Солдат что-то продолжает рассказывать. Я безучастно слушаю, смотрю в лицо рассказчику, и вдруг мне начинает казаться, что этот самый бородатый пехотинец, который сегодня кричал на старуху: «Пошла, стерва! Тут тебе заступников нету!»
— И жалко не было? — обращаюсь я к нему неожиданно.
— На войне какая жалость? Не знает война заступника. На войне жалеть — себя загубить. На войне огнём, да мукою, да кровью горячей, да слезами бабьими всю душу выжжет.
— Значит, не жалко? — пристаю я к бородачу. — И никто в ответе не будет, ни за кровь, ни за бабьи слезы?..
— Не нами война начата, не нам и в ответе быть.
Коль скоро речь зашла об ответственности, Асеев уж тут как тут. В его лице мировая совесть находит самого преданного заступника и паладина[8]. Не скажу, поэзия это или мистика, но сектантская утвержденность Асеева действует с гипнотизирующей силой. Говорит он хорошо и грустно, и глаза у него уповающие и просветлённые.
— Бежит кровь по земле, — говорит он певучим говорком, — напоила собою землю на аршин в глубину, и великая в той крови сила есть... Обручается земля с человеком на будущие времена, зовёт земля к покаянию... Западает кровь в землю, как слеза в душу, целует землю тоска земная, просит-плачет: прости, мать-сыра земля, за безбожие и своеволие своё плачу кровью своей... И услышит земля спокаяние, дыхнёт дыханием праведным, повеет дух новый над землёй...
Асеев единственный человек на войне, который ничего не берет у жителей и чрезвычайно легко расстаётся с собственным гардеробом. В одном месте отдал сапоги, в другом шапку оставил. Ходит он босой, распоясанный. Лицо строгое, ясное, притягивающее. Вероятно, таких мужиков, как Асеев, воображал Толстой, когда писал Каратаева или сочинял свои сказки о странниках и старцах.

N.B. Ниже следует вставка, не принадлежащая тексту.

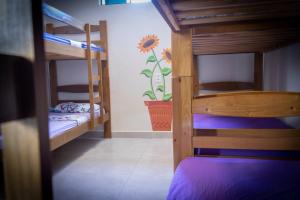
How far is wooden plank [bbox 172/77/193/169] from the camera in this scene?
1271mm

12Снова толчея в непролазной грязи и оголённые деревья. Люди такие же голые и ощетинившиеся, как колючая проволока. Злоба, сквернословие, разговоры и к вечеру отвращение к прожитому дню.
Едем, едем, едем, уже не интересуясь ни местом, ни именем злополучной стоянки. После трехдневного перехода в мыслях такая же толчея, как на дороге. Вспоминаются какие-то непонятные встречи, знакомства и обрывки случайных фраз:
— Черт знает что, точно начитался Достоевского до рвоты.
— Ещё день такой жизни — и покончу с собой. Не могу. Кузнецов, покачиваясь на своём иноходце, меланхолически философствует:
— Пей в радостях сердца вино твоё, потому что в могиле нет ни вина, ни походов, ни вестовых, ни папирос.
И кричит зычным голосом:
— Башмаков, папиросу!
Башмаков, расторопный и юркий, подбегает к Кузнецову с папироской.
— Болван! — гневно раздражается Кузнецов, — сколько раз я учил тебя: с огнём подавай. — И с размаха ударяет вестового стеком по плечу.
Я смотрю искоса на солдат: лица угрюмо-равнодушны.
Чем крепче вживаюсь я в военный быт, тем неоспоримее для меня, что здесь все ещё господствует право «крещёной собственности». Солдат — бессловесный крепостной, обязанный выполнять беспрекословно все офицерские прихоти. Офицер командует, распоряжается, привередничает, дерётся. Все поговорки солдатские, созданные казармой, напоминают старую барщину:
— Нужда учит, а солдатчина мучит.
— Солдатскими мозолями офицеры сыто живут.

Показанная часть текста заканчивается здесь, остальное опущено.